Dave Rubin: We let them. And this is … I said it, and people hate when I do this, about looking at the bright side of some of these things, but sometimes you don’t get the right reforms in government until somebody crosses a line. Was Watergate a good thing for the country or a bad thing? Well, when President Gerald Ford forgave, pardoned Nixon, he said our long, national nightmare is over. But, we got reforms after that; they were the best reforms we’ve had in forty years. So, was Watergate worth it? So, you say to yourself, okay, if you have to fall off the ledge for us to fix something in this system, should we fall of the ledge. Okay, only if it gets fixed.
Dan Carlin: Right. Regardless, it is a bottomless pit.
Dave Rubin: If you have a constitutional crisis, it is a great thing, if afterwards you solve things. It is a bad thing, if you lose.
Dan Carlin: Yeah.
Dave Rubin: With Donald Trump, I can sit there and go, God, you know, when they talk about a constitutional crisis, just hearing the word Constitution, sounds like a reform. Right? We are talking about what if you lose? So, in that sense, I am torn between if you had elected Hillary, and all those people that are upset with Donald Trump, you would have gotten more of the same and I would suggest, it is 50 to 60 years of slouching towards unconstitutionality. I mean to me, Donald Trump looks like chemotherapy; he could kill us faster, or he could be something that prompts the equivalent of democratic, I don’t mean Democratic Party, I mean democratic anti-bodies. He reminds us why authoritarianism is dangerous and what could happen.

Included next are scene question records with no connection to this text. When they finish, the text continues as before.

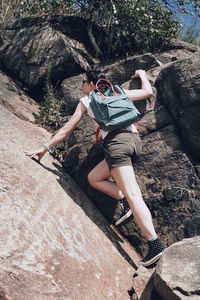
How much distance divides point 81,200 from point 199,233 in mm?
1827

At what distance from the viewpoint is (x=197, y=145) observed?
7.54 m

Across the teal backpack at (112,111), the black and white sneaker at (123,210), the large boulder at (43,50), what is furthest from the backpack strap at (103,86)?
the large boulder at (43,50)

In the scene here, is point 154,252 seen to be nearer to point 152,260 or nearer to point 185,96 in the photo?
point 152,260

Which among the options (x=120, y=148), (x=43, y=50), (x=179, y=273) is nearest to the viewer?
(x=179, y=273)

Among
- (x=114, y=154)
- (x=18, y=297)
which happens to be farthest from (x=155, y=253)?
(x=18, y=297)

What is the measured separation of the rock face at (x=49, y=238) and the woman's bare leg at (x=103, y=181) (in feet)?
Result: 1.21

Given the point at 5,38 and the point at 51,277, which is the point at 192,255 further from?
the point at 5,38

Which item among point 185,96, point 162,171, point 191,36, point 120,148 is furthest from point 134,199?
point 191,36

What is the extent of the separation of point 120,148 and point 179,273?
1.83 metres

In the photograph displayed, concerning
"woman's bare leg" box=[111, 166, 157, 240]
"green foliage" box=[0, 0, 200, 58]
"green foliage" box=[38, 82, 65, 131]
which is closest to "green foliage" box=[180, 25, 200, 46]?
"green foliage" box=[0, 0, 200, 58]

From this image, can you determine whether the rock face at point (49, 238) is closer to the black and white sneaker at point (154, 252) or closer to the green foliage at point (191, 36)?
the black and white sneaker at point (154, 252)

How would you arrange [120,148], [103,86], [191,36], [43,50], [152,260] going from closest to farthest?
[152,260], [120,148], [103,86], [43,50], [191,36]

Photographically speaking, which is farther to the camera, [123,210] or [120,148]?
[123,210]

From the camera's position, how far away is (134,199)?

There’s a lot of people who don’t think about politics at all. We have lives; we have things in our own life that we have to focus on. You want your country to run on auto-pilot and you want it to run well on auto-pilot; but in a system of representative democracy, the people don’t flex their muscles long enough, things get wiggy. It’s been 40 to 50 years since we’ve gone out there with our feet and told government, no, you can’t do this. They talk about a women’s protest with millions of people and that’s great, but that doesn’t work; it has to be protest.
Dan Carlin: Now. And, how was that?
Dave Rubin: Yeah. You have to maintain it.
Dan Carlin: Yeah.
Dave Rubin: And, then they listen, but, you could lose, and if we lose, then you have to have a Plan B country.